• [Records]:
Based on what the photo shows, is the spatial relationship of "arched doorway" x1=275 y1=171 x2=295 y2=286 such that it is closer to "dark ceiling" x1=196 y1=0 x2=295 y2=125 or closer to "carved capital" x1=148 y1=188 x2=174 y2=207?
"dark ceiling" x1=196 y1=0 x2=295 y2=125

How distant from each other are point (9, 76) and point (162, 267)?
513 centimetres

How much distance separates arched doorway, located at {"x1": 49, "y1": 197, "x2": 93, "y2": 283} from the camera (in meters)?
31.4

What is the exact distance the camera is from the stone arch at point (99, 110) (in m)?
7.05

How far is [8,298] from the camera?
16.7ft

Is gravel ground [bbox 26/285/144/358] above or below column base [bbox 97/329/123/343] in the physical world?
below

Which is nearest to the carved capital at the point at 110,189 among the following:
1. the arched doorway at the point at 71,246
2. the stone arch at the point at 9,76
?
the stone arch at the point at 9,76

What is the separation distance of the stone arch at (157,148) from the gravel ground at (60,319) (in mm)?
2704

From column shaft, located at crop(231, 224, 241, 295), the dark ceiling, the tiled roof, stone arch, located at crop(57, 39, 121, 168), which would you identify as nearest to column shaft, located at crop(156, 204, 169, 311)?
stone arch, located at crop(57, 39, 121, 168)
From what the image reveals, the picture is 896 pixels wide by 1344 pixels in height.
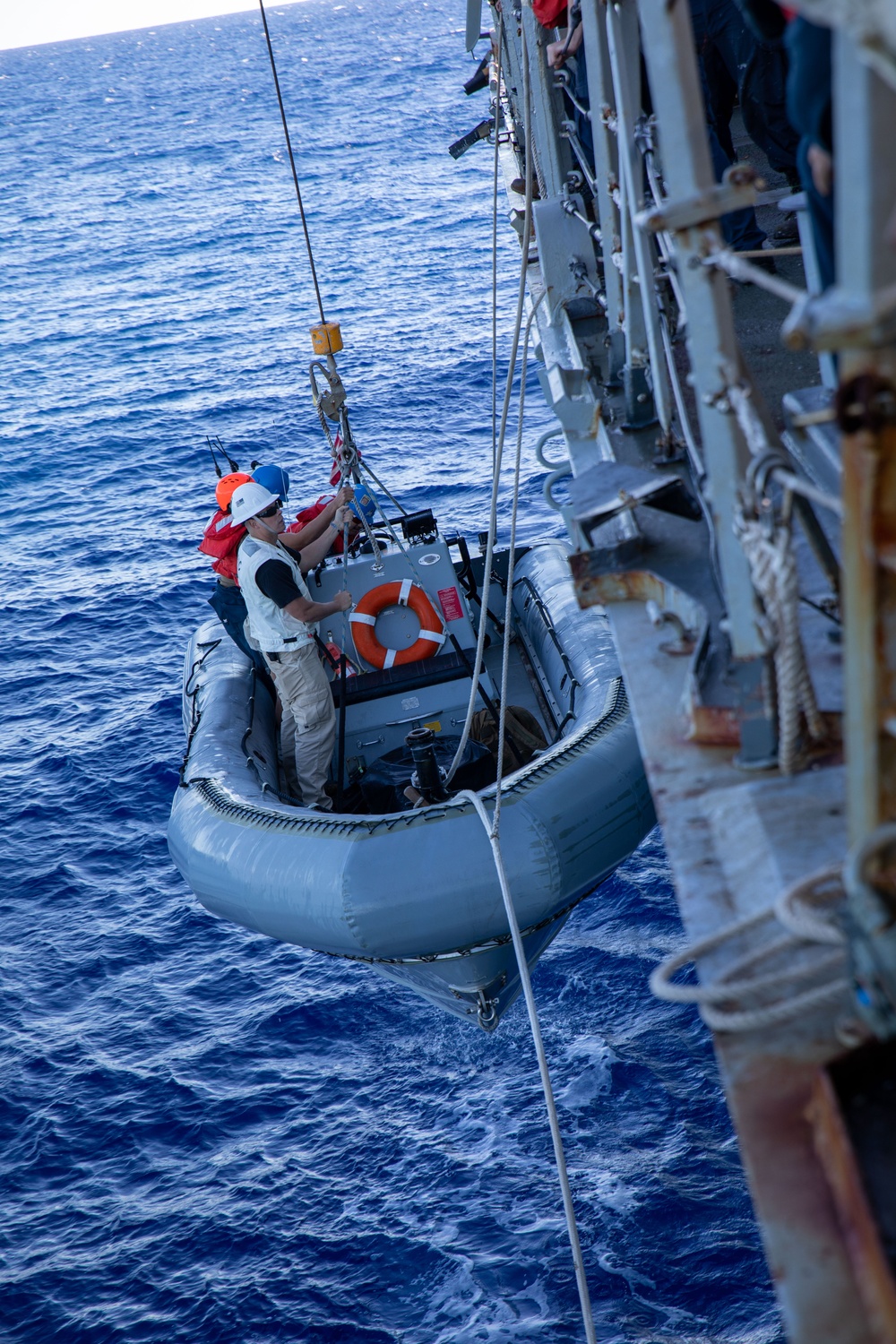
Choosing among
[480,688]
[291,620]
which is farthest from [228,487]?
[480,688]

• [Instructions to follow]:
Quote the material word for word, dropping any images it holds.

• [Response]:
Based on what the photo shows, is the spatial relationship of "arched doorway" x1=275 y1=171 x2=295 y2=286 such that it is closer to "dark ceiling" x1=196 y1=0 x2=295 y2=125 or closer to "carved capital" x1=148 y1=188 x2=174 y2=207?
"dark ceiling" x1=196 y1=0 x2=295 y2=125

How distant from each other are point (9, 76) and point (162, 267)?
513 centimetres

How much distance separates arched doorway, located at {"x1": 49, "y1": 197, "x2": 93, "y2": 283} from the camera (in meters)?
31.4

What is the exact distance the camera is from the stone arch at point (99, 110) (in m)?
7.05

How far is [8,298] from the camera?
16.7ft

Is gravel ground [bbox 26/285/144/358] above or below column base [bbox 97/329/123/343] in the physical world?
below

Which is nearest to the carved capital at the point at 110,189 among the following:
1. the arched doorway at the point at 71,246
2. the stone arch at the point at 9,76
?
the stone arch at the point at 9,76

What is the separation distance of the stone arch at (157,148) from the gravel ground at (60,319) (in mm)?
2704

From column shaft, located at crop(231, 224, 241, 295), the dark ceiling, the tiled roof, stone arch, located at crop(57, 39, 121, 168), which would you identify as nearest to column shaft, located at crop(156, 204, 169, 311)?
stone arch, located at crop(57, 39, 121, 168)
From what the image reveals, the picture is 896 pixels wide by 1344 pixels in height.
Choosing among
[480,688]
[291,620]
which is farthest from [228,487]?
[480,688]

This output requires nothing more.